The interresting part (IMHO) is what happens when you alter the delay

for death by starvation (dd). With --dd=0.5 you get "lemming oscillations":



And with --dd=0.7, you get a [Seneca cliff](

https://en.wikipedia.org/wiki/Seneca_effect):



## NodeDelay3 and the pond model

It's not at all clear to me how `NodeDelay3` works. The "explanation" in the

[PDF](https://github.com/Juji29/MyWorld3/blob/master/MyWorld3%20Equations%20and%20Explanations.pdf)

is just the code expressed with math symbols. To investigate this, the

[pond model](pond.py) is used. It models a pond filled through a

stream and the flow is controlled by a gate. The stream is supposed to

have some length and is modelled with a delay.



The `gate` can be opened or closed and create a step or a pulse in the

flow. The `f_delayinit()` method in `NodeDelay3` takes a flow and a

constant as input. The constant influences how long the flow is

delayed, and make sure that it's well above the time-step (or weird

things happen).  The [pond model](pond.py) animates a pulse for

different delays.



## Animation

I couldn't find a way to generate an animated svg directly by

`matplotlib.pyplot`, but it can generate an svg for each iteration

which can be combined using [svgasm](https://github.com/tomkwok/svgasm/).

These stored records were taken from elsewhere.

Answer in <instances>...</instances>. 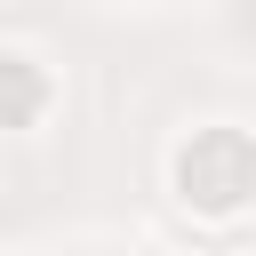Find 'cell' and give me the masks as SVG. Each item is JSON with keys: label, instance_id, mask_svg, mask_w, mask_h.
Instances as JSON below:
<instances>
[{"label": "cell", "instance_id": "obj_1", "mask_svg": "<svg viewBox=\"0 0 256 256\" xmlns=\"http://www.w3.org/2000/svg\"><path fill=\"white\" fill-rule=\"evenodd\" d=\"M168 184L192 216H240L256 208V136L232 120H200L168 152Z\"/></svg>", "mask_w": 256, "mask_h": 256}, {"label": "cell", "instance_id": "obj_2", "mask_svg": "<svg viewBox=\"0 0 256 256\" xmlns=\"http://www.w3.org/2000/svg\"><path fill=\"white\" fill-rule=\"evenodd\" d=\"M48 104H56L48 64H40V56H24V48H0V128H32Z\"/></svg>", "mask_w": 256, "mask_h": 256}]
</instances>
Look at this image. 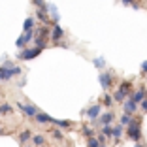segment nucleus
I'll use <instances>...</instances> for the list:
<instances>
[{
  "mask_svg": "<svg viewBox=\"0 0 147 147\" xmlns=\"http://www.w3.org/2000/svg\"><path fill=\"white\" fill-rule=\"evenodd\" d=\"M100 111H102V106H100V104H94V106H91V108L85 111V115L89 117L91 121H96V119L100 117Z\"/></svg>",
  "mask_w": 147,
  "mask_h": 147,
  "instance_id": "8",
  "label": "nucleus"
},
{
  "mask_svg": "<svg viewBox=\"0 0 147 147\" xmlns=\"http://www.w3.org/2000/svg\"><path fill=\"white\" fill-rule=\"evenodd\" d=\"M13 111V106L11 104H0V115H8V113Z\"/></svg>",
  "mask_w": 147,
  "mask_h": 147,
  "instance_id": "20",
  "label": "nucleus"
},
{
  "mask_svg": "<svg viewBox=\"0 0 147 147\" xmlns=\"http://www.w3.org/2000/svg\"><path fill=\"white\" fill-rule=\"evenodd\" d=\"M96 140H98L100 143H106V140H108V138H106L104 134H100V136H96Z\"/></svg>",
  "mask_w": 147,
  "mask_h": 147,
  "instance_id": "32",
  "label": "nucleus"
},
{
  "mask_svg": "<svg viewBox=\"0 0 147 147\" xmlns=\"http://www.w3.org/2000/svg\"><path fill=\"white\" fill-rule=\"evenodd\" d=\"M34 119H36V121H38V123H51V125H53V119H55V117H51V115H47V113H36V117H34Z\"/></svg>",
  "mask_w": 147,
  "mask_h": 147,
  "instance_id": "15",
  "label": "nucleus"
},
{
  "mask_svg": "<svg viewBox=\"0 0 147 147\" xmlns=\"http://www.w3.org/2000/svg\"><path fill=\"white\" fill-rule=\"evenodd\" d=\"M145 96H147V89H145V87H142V89H138L136 92H132V94H130V98L134 100V102H138V104H140V102H142V100L145 98Z\"/></svg>",
  "mask_w": 147,
  "mask_h": 147,
  "instance_id": "11",
  "label": "nucleus"
},
{
  "mask_svg": "<svg viewBox=\"0 0 147 147\" xmlns=\"http://www.w3.org/2000/svg\"><path fill=\"white\" fill-rule=\"evenodd\" d=\"M32 28H34V17L28 15V17L25 19V23H23V30H32Z\"/></svg>",
  "mask_w": 147,
  "mask_h": 147,
  "instance_id": "19",
  "label": "nucleus"
},
{
  "mask_svg": "<svg viewBox=\"0 0 147 147\" xmlns=\"http://www.w3.org/2000/svg\"><path fill=\"white\" fill-rule=\"evenodd\" d=\"M130 94H132V83L123 81L121 85H119V89L115 91V94H113V100H115V102H125Z\"/></svg>",
  "mask_w": 147,
  "mask_h": 147,
  "instance_id": "2",
  "label": "nucleus"
},
{
  "mask_svg": "<svg viewBox=\"0 0 147 147\" xmlns=\"http://www.w3.org/2000/svg\"><path fill=\"white\" fill-rule=\"evenodd\" d=\"M140 104H142V111H143V113H147V96L142 100V102H140Z\"/></svg>",
  "mask_w": 147,
  "mask_h": 147,
  "instance_id": "31",
  "label": "nucleus"
},
{
  "mask_svg": "<svg viewBox=\"0 0 147 147\" xmlns=\"http://www.w3.org/2000/svg\"><path fill=\"white\" fill-rule=\"evenodd\" d=\"M83 136H85V138H92V136H94V130L91 128V126H83Z\"/></svg>",
  "mask_w": 147,
  "mask_h": 147,
  "instance_id": "26",
  "label": "nucleus"
},
{
  "mask_svg": "<svg viewBox=\"0 0 147 147\" xmlns=\"http://www.w3.org/2000/svg\"><path fill=\"white\" fill-rule=\"evenodd\" d=\"M43 51V47H26L23 49L21 53H17V59H21V61H32V59H36V57L40 55V53Z\"/></svg>",
  "mask_w": 147,
  "mask_h": 147,
  "instance_id": "4",
  "label": "nucleus"
},
{
  "mask_svg": "<svg viewBox=\"0 0 147 147\" xmlns=\"http://www.w3.org/2000/svg\"><path fill=\"white\" fill-rule=\"evenodd\" d=\"M51 134L55 136L57 140H62V132H61V130H57V128H55V130H51Z\"/></svg>",
  "mask_w": 147,
  "mask_h": 147,
  "instance_id": "30",
  "label": "nucleus"
},
{
  "mask_svg": "<svg viewBox=\"0 0 147 147\" xmlns=\"http://www.w3.org/2000/svg\"><path fill=\"white\" fill-rule=\"evenodd\" d=\"M142 74H147V61L142 62Z\"/></svg>",
  "mask_w": 147,
  "mask_h": 147,
  "instance_id": "33",
  "label": "nucleus"
},
{
  "mask_svg": "<svg viewBox=\"0 0 147 147\" xmlns=\"http://www.w3.org/2000/svg\"><path fill=\"white\" fill-rule=\"evenodd\" d=\"M47 13L49 17H51V23H59V11H57V6L55 4H47Z\"/></svg>",
  "mask_w": 147,
  "mask_h": 147,
  "instance_id": "13",
  "label": "nucleus"
},
{
  "mask_svg": "<svg viewBox=\"0 0 147 147\" xmlns=\"http://www.w3.org/2000/svg\"><path fill=\"white\" fill-rule=\"evenodd\" d=\"M111 132H113V126L111 125H102V134H104L106 138H109V136H111Z\"/></svg>",
  "mask_w": 147,
  "mask_h": 147,
  "instance_id": "24",
  "label": "nucleus"
},
{
  "mask_svg": "<svg viewBox=\"0 0 147 147\" xmlns=\"http://www.w3.org/2000/svg\"><path fill=\"white\" fill-rule=\"evenodd\" d=\"M92 62H94V66H96L98 70H104V66H106V61H104V57H96V59H94Z\"/></svg>",
  "mask_w": 147,
  "mask_h": 147,
  "instance_id": "21",
  "label": "nucleus"
},
{
  "mask_svg": "<svg viewBox=\"0 0 147 147\" xmlns=\"http://www.w3.org/2000/svg\"><path fill=\"white\" fill-rule=\"evenodd\" d=\"M134 147H143V145H142V143H138V142H136V143H134Z\"/></svg>",
  "mask_w": 147,
  "mask_h": 147,
  "instance_id": "34",
  "label": "nucleus"
},
{
  "mask_svg": "<svg viewBox=\"0 0 147 147\" xmlns=\"http://www.w3.org/2000/svg\"><path fill=\"white\" fill-rule=\"evenodd\" d=\"M123 134H125V125H121V123H119L117 126H113V132H111V136H113V138H117V140H119Z\"/></svg>",
  "mask_w": 147,
  "mask_h": 147,
  "instance_id": "17",
  "label": "nucleus"
},
{
  "mask_svg": "<svg viewBox=\"0 0 147 147\" xmlns=\"http://www.w3.org/2000/svg\"><path fill=\"white\" fill-rule=\"evenodd\" d=\"M32 40H34V28H32V30H25V32L21 34V38H19L17 42H15V47L23 49V47L26 45V43L32 42Z\"/></svg>",
  "mask_w": 147,
  "mask_h": 147,
  "instance_id": "5",
  "label": "nucleus"
},
{
  "mask_svg": "<svg viewBox=\"0 0 147 147\" xmlns=\"http://www.w3.org/2000/svg\"><path fill=\"white\" fill-rule=\"evenodd\" d=\"M136 109H138V102H134V100L128 96V100H125V113H136Z\"/></svg>",
  "mask_w": 147,
  "mask_h": 147,
  "instance_id": "10",
  "label": "nucleus"
},
{
  "mask_svg": "<svg viewBox=\"0 0 147 147\" xmlns=\"http://www.w3.org/2000/svg\"><path fill=\"white\" fill-rule=\"evenodd\" d=\"M98 81H100V85H102V89L106 91V89H109V87L113 85V76L109 72H102L98 76Z\"/></svg>",
  "mask_w": 147,
  "mask_h": 147,
  "instance_id": "6",
  "label": "nucleus"
},
{
  "mask_svg": "<svg viewBox=\"0 0 147 147\" xmlns=\"http://www.w3.org/2000/svg\"><path fill=\"white\" fill-rule=\"evenodd\" d=\"M49 38L53 40V42H61L62 38H64V30H62L61 26L57 25V23H53V26H51V34H49Z\"/></svg>",
  "mask_w": 147,
  "mask_h": 147,
  "instance_id": "7",
  "label": "nucleus"
},
{
  "mask_svg": "<svg viewBox=\"0 0 147 147\" xmlns=\"http://www.w3.org/2000/svg\"><path fill=\"white\" fill-rule=\"evenodd\" d=\"M53 125L59 126V128H72L74 123L72 121H62V119H53Z\"/></svg>",
  "mask_w": 147,
  "mask_h": 147,
  "instance_id": "16",
  "label": "nucleus"
},
{
  "mask_svg": "<svg viewBox=\"0 0 147 147\" xmlns=\"http://www.w3.org/2000/svg\"><path fill=\"white\" fill-rule=\"evenodd\" d=\"M17 108L21 109L26 117H36V113H38V109H36L34 106H30V104H17Z\"/></svg>",
  "mask_w": 147,
  "mask_h": 147,
  "instance_id": "9",
  "label": "nucleus"
},
{
  "mask_svg": "<svg viewBox=\"0 0 147 147\" xmlns=\"http://www.w3.org/2000/svg\"><path fill=\"white\" fill-rule=\"evenodd\" d=\"M42 147H45V145H42Z\"/></svg>",
  "mask_w": 147,
  "mask_h": 147,
  "instance_id": "36",
  "label": "nucleus"
},
{
  "mask_svg": "<svg viewBox=\"0 0 147 147\" xmlns=\"http://www.w3.org/2000/svg\"><path fill=\"white\" fill-rule=\"evenodd\" d=\"M32 140V132L30 130H23L21 134H19V142L21 143H26V142H30Z\"/></svg>",
  "mask_w": 147,
  "mask_h": 147,
  "instance_id": "18",
  "label": "nucleus"
},
{
  "mask_svg": "<svg viewBox=\"0 0 147 147\" xmlns=\"http://www.w3.org/2000/svg\"><path fill=\"white\" fill-rule=\"evenodd\" d=\"M125 6H130V8H134V9H140V2L138 0H121Z\"/></svg>",
  "mask_w": 147,
  "mask_h": 147,
  "instance_id": "23",
  "label": "nucleus"
},
{
  "mask_svg": "<svg viewBox=\"0 0 147 147\" xmlns=\"http://www.w3.org/2000/svg\"><path fill=\"white\" fill-rule=\"evenodd\" d=\"M32 143H34V145L36 147H42L43 145V143H45V140H43V136H32Z\"/></svg>",
  "mask_w": 147,
  "mask_h": 147,
  "instance_id": "22",
  "label": "nucleus"
},
{
  "mask_svg": "<svg viewBox=\"0 0 147 147\" xmlns=\"http://www.w3.org/2000/svg\"><path fill=\"white\" fill-rule=\"evenodd\" d=\"M130 121H132V115H130V113H125V115L121 117V125H125V126L128 125Z\"/></svg>",
  "mask_w": 147,
  "mask_h": 147,
  "instance_id": "28",
  "label": "nucleus"
},
{
  "mask_svg": "<svg viewBox=\"0 0 147 147\" xmlns=\"http://www.w3.org/2000/svg\"><path fill=\"white\" fill-rule=\"evenodd\" d=\"M87 147H100V142L92 136V138H87Z\"/></svg>",
  "mask_w": 147,
  "mask_h": 147,
  "instance_id": "27",
  "label": "nucleus"
},
{
  "mask_svg": "<svg viewBox=\"0 0 147 147\" xmlns=\"http://www.w3.org/2000/svg\"><path fill=\"white\" fill-rule=\"evenodd\" d=\"M128 128H126V134H128L130 140H134V142H140L142 140V128H140V119H132L128 123Z\"/></svg>",
  "mask_w": 147,
  "mask_h": 147,
  "instance_id": "3",
  "label": "nucleus"
},
{
  "mask_svg": "<svg viewBox=\"0 0 147 147\" xmlns=\"http://www.w3.org/2000/svg\"><path fill=\"white\" fill-rule=\"evenodd\" d=\"M102 102H104V106H111L113 102H115V100H113V96H109V94H104Z\"/></svg>",
  "mask_w": 147,
  "mask_h": 147,
  "instance_id": "29",
  "label": "nucleus"
},
{
  "mask_svg": "<svg viewBox=\"0 0 147 147\" xmlns=\"http://www.w3.org/2000/svg\"><path fill=\"white\" fill-rule=\"evenodd\" d=\"M2 134H4V130H2V128H0V136H2Z\"/></svg>",
  "mask_w": 147,
  "mask_h": 147,
  "instance_id": "35",
  "label": "nucleus"
},
{
  "mask_svg": "<svg viewBox=\"0 0 147 147\" xmlns=\"http://www.w3.org/2000/svg\"><path fill=\"white\" fill-rule=\"evenodd\" d=\"M115 119V113L113 111H108V113H102V115L98 117V121L102 123V125H111V121Z\"/></svg>",
  "mask_w": 147,
  "mask_h": 147,
  "instance_id": "14",
  "label": "nucleus"
},
{
  "mask_svg": "<svg viewBox=\"0 0 147 147\" xmlns=\"http://www.w3.org/2000/svg\"><path fill=\"white\" fill-rule=\"evenodd\" d=\"M21 74H23L21 66H15L8 61L4 64H0V79H4V81H9L13 76H21Z\"/></svg>",
  "mask_w": 147,
  "mask_h": 147,
  "instance_id": "1",
  "label": "nucleus"
},
{
  "mask_svg": "<svg viewBox=\"0 0 147 147\" xmlns=\"http://www.w3.org/2000/svg\"><path fill=\"white\" fill-rule=\"evenodd\" d=\"M36 19L42 21L43 25H49V23H51V17H49L47 9H38V11H36Z\"/></svg>",
  "mask_w": 147,
  "mask_h": 147,
  "instance_id": "12",
  "label": "nucleus"
},
{
  "mask_svg": "<svg viewBox=\"0 0 147 147\" xmlns=\"http://www.w3.org/2000/svg\"><path fill=\"white\" fill-rule=\"evenodd\" d=\"M32 4L38 9H47V2H45V0H32Z\"/></svg>",
  "mask_w": 147,
  "mask_h": 147,
  "instance_id": "25",
  "label": "nucleus"
}]
</instances>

To create the animation above, uncomment the `plt.savefig()` call and do:

```

./pond.py

./admin.sh animate --out=testplot.svg pond-*.svg

```

Svg files are optimized with [svgo](https://github.com/svg/svgo)

if it's available.

## JSON and post-processing

A model can partially be converted to/from a dictionary. Partially

because only nodes are handled, not equations (edges). This can for

instance be used run a model with different values without altering

the code, or to emit json data for post-processing. After a run all

data is in the `hist` arrays.

```python

import system_dynamic as sd

import json

import pond

s = sd.System(time_step=0.5, time_unit='Day')

pond.load_model(s)

s.run(end_time=8)

json.dumps(s.dict_nodes('time', 'pond'))

```

The `time` stock should always be included.